ADDENDA Jan. 21, 2004
The following responses have been received.
- Editor's note: The following links are germane to this discussion:
ADDENDA Jan. 26, 2004
- Members are referred to item #5 added today to a related earlier discussion. It is reproduced below:
A colleague at a large hospital in Virginia reports that they continue to do glucose testing on apheresis platelets (see previous comment from Sept 7, 2003). In order to collect the specimens to do this testing, they use the tubing "tails" on the apheresis platelets.
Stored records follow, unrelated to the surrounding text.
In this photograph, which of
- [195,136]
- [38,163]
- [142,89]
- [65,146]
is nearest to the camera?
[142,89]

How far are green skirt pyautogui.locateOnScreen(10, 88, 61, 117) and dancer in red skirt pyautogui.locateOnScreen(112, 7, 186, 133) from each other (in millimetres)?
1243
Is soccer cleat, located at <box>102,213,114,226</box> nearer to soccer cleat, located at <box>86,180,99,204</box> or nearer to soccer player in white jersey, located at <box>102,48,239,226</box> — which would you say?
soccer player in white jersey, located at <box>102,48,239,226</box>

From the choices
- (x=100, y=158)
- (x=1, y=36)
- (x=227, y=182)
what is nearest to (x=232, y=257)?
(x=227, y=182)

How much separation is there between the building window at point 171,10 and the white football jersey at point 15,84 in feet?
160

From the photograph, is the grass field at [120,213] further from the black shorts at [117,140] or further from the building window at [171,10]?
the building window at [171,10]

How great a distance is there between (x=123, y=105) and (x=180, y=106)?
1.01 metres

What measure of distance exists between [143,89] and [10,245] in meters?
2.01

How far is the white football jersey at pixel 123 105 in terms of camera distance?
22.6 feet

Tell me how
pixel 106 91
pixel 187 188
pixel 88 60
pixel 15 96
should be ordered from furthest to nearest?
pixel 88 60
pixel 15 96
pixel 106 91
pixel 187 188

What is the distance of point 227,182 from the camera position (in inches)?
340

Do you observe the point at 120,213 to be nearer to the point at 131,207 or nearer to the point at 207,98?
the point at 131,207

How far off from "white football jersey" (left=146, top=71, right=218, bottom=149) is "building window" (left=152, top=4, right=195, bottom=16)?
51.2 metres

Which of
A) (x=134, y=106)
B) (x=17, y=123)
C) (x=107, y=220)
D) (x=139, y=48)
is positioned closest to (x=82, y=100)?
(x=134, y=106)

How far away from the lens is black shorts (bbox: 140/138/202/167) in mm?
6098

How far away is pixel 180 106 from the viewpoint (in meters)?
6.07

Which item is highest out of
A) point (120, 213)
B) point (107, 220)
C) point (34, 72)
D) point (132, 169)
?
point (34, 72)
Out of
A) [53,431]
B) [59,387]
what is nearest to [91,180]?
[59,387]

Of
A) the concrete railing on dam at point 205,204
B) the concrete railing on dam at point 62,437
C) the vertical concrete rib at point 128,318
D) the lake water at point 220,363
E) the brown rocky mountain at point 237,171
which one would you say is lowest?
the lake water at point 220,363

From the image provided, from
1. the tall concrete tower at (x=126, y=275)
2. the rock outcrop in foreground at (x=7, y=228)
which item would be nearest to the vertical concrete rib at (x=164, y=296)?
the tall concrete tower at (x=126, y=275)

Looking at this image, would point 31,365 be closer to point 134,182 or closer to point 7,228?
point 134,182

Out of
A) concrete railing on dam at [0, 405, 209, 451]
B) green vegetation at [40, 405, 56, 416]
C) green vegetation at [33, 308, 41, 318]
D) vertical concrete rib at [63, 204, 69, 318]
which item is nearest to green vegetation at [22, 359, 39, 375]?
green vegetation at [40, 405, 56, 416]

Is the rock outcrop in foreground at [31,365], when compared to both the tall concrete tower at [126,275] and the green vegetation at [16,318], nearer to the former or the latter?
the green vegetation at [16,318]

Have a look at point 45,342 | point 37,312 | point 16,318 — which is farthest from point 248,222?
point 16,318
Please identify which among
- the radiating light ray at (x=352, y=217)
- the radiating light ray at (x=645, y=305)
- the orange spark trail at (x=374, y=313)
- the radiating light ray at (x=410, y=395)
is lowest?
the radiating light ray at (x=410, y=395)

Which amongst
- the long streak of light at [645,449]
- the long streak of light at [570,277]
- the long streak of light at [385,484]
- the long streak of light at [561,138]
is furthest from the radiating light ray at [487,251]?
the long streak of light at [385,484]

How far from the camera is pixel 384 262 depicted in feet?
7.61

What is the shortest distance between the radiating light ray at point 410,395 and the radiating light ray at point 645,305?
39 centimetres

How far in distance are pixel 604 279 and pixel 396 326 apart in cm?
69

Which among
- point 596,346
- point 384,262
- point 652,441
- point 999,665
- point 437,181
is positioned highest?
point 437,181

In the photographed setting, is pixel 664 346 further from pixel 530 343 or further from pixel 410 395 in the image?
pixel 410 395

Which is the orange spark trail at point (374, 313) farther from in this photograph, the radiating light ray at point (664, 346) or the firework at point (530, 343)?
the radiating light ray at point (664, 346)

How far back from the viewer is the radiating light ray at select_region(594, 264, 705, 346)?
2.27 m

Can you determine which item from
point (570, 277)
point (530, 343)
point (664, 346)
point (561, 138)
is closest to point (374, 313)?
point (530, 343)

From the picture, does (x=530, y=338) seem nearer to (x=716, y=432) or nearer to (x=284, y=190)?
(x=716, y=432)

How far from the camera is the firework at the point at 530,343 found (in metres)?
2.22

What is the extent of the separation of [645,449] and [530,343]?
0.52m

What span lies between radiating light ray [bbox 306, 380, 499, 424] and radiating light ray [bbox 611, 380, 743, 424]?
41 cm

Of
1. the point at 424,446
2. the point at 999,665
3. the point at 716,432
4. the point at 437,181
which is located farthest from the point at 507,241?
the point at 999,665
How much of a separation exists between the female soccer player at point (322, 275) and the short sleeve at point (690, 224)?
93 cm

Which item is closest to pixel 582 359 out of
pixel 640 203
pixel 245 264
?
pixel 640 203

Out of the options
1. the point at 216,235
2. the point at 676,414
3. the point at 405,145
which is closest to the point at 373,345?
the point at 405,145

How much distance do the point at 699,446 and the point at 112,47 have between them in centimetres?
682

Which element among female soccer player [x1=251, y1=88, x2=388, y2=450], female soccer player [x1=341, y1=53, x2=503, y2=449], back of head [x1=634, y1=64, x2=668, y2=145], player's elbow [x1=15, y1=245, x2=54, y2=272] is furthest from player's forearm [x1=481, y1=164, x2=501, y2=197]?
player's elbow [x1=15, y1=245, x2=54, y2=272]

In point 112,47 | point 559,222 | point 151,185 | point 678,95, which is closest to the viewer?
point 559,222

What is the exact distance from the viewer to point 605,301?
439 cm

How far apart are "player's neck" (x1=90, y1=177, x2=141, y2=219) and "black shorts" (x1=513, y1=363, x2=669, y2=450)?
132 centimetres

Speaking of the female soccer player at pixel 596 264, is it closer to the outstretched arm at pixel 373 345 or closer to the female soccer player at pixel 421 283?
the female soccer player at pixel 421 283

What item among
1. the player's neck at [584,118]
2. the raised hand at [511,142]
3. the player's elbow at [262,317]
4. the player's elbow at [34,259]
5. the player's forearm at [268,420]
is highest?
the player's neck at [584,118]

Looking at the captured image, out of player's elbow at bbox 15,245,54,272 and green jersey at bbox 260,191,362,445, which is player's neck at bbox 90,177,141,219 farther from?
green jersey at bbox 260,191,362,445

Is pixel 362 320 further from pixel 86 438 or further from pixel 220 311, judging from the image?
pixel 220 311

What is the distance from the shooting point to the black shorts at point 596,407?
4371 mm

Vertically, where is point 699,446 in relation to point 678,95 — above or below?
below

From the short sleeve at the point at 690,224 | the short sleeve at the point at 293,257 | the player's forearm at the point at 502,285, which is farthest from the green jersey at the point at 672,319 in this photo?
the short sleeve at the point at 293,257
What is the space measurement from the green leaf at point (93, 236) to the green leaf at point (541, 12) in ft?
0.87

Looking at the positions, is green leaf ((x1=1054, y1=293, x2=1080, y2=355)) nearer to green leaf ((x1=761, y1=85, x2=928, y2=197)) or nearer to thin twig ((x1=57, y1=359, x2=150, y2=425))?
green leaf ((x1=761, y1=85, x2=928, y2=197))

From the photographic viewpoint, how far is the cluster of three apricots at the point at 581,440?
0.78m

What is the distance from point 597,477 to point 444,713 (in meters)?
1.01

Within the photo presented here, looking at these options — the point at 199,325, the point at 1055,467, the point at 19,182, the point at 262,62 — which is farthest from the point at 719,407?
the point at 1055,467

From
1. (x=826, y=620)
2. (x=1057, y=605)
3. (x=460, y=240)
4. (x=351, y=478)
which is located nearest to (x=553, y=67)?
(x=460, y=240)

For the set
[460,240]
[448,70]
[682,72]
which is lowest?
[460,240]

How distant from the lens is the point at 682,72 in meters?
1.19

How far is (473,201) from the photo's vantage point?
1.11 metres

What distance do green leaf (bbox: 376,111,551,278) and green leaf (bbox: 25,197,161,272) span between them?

They gently mix the platelet bag and strip the platelets into the primary bag with the blue clamp on the tubing or with the hand stripper. This gentle mix and strip is repeated 2 additional times and then a 1 1/2 inch segment is heat sealed and cut (with scissors) from the tubing at plastic seal. This segment is then cut (again with scissors) and a drop of the platelet contents is placed in the glucometer to measure the glucose level. They have done approximately 6,000 glucoses on platelets by glucometer and find this procedure easy enough to do. This method could be used to obtain a specimen for dipstick testing also
ADDENDA Feb. 16, 2004
- A Texan reports that her hospital will be using a hand-held pH meter that only requires 1 drop of plasma and a pH cut-off of 6.5 to screen for possible bacterial contamination of platelets. In addition, their primary effort will be in discouraging the use of random platelets; at this point "randoms" are used only at that facility when specifically ordered for their neonates. They are in the process of convincing their neonatologist to order platelets by "ml's" needed and not by the number of units needed. This way, they can use apheresis aliquots instead of randoms, in which case they will not be doing bacterial detection at the hospital for those products.
ADDENDA Feb. 19, 2004
- A colleague from the University of Michigan Hospitals & Health Centers - Blood Bank & Transfusion Service (attribution used with permission) has submitted the following excerpt (PDF) from their procedure draft for obtaining platelet samples for pH dipstick testing. She states that they will be using Whatman® pH Indicator Paper Strips. They will use a Hematype segment cutter to cut the segment from the platelet tail, making the process less cumbersome.
When the platelet tail is too short, or when they want to repeat testing they will be using a device that has a spike on one end with a Y-shaped tubing on it. One arm has a port that can then be spiked for pooling and the other arm has an opening for dispensing a small aliquot of platelets into a tube. Both arms of this device have a clamp. The spike port has a pull-off top and the other arm has a cap.